*** Extracted records Section Begins ***
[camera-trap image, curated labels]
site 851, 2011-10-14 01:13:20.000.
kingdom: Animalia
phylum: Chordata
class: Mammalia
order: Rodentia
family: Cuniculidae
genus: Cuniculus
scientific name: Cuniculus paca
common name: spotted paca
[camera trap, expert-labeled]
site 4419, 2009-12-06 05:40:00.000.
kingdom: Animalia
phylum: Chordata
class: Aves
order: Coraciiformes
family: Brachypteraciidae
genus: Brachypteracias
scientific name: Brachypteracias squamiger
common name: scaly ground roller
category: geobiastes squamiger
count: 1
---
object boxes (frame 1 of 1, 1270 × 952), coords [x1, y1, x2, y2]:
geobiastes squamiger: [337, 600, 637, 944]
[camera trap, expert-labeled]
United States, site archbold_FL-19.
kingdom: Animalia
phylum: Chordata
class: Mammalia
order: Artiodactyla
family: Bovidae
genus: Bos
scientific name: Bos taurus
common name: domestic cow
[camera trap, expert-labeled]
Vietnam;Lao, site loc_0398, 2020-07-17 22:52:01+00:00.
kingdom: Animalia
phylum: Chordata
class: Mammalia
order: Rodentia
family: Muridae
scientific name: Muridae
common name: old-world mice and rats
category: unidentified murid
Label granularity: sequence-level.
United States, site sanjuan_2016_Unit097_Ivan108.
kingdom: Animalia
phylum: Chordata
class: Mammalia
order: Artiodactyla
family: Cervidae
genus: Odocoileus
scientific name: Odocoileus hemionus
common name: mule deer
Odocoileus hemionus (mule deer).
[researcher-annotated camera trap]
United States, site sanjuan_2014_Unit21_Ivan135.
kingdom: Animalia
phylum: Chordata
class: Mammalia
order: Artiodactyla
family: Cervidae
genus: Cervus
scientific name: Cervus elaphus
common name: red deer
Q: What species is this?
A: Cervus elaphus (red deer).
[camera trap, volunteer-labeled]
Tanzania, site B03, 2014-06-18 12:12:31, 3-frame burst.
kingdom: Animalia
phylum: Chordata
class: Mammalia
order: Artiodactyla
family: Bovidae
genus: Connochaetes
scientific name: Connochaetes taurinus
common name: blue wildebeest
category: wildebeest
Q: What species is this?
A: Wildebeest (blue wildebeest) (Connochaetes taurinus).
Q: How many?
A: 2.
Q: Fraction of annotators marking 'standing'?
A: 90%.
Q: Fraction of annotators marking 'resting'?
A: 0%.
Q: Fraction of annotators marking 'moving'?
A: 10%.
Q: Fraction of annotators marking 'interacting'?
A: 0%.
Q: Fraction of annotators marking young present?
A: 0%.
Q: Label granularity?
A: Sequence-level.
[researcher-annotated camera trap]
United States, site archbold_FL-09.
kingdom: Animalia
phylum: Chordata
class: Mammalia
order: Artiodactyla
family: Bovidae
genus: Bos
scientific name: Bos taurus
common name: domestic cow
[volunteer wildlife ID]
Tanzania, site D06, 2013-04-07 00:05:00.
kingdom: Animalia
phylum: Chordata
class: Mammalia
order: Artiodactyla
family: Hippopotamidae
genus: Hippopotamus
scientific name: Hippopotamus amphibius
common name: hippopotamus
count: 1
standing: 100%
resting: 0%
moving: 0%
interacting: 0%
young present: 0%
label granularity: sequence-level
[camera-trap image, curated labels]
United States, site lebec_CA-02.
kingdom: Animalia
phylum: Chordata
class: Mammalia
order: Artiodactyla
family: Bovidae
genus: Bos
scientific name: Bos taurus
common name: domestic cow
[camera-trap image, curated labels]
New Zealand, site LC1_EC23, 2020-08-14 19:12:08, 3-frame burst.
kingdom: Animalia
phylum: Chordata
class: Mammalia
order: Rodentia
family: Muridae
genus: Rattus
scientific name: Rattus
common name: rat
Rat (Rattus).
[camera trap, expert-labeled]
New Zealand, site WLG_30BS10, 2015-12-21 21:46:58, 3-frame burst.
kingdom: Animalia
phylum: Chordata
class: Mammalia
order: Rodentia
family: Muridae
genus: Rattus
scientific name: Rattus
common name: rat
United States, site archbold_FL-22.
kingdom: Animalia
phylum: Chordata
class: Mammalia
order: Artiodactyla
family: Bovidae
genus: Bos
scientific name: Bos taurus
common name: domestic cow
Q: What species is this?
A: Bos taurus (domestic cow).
*** Extracted records Section Ends ***
### What is needed
Please show, exactly as written, every line above that contains the word "volunteer".

### Reply to the exercise
[camera trap, volunteer-labeled]
[volunteer wildlife ID]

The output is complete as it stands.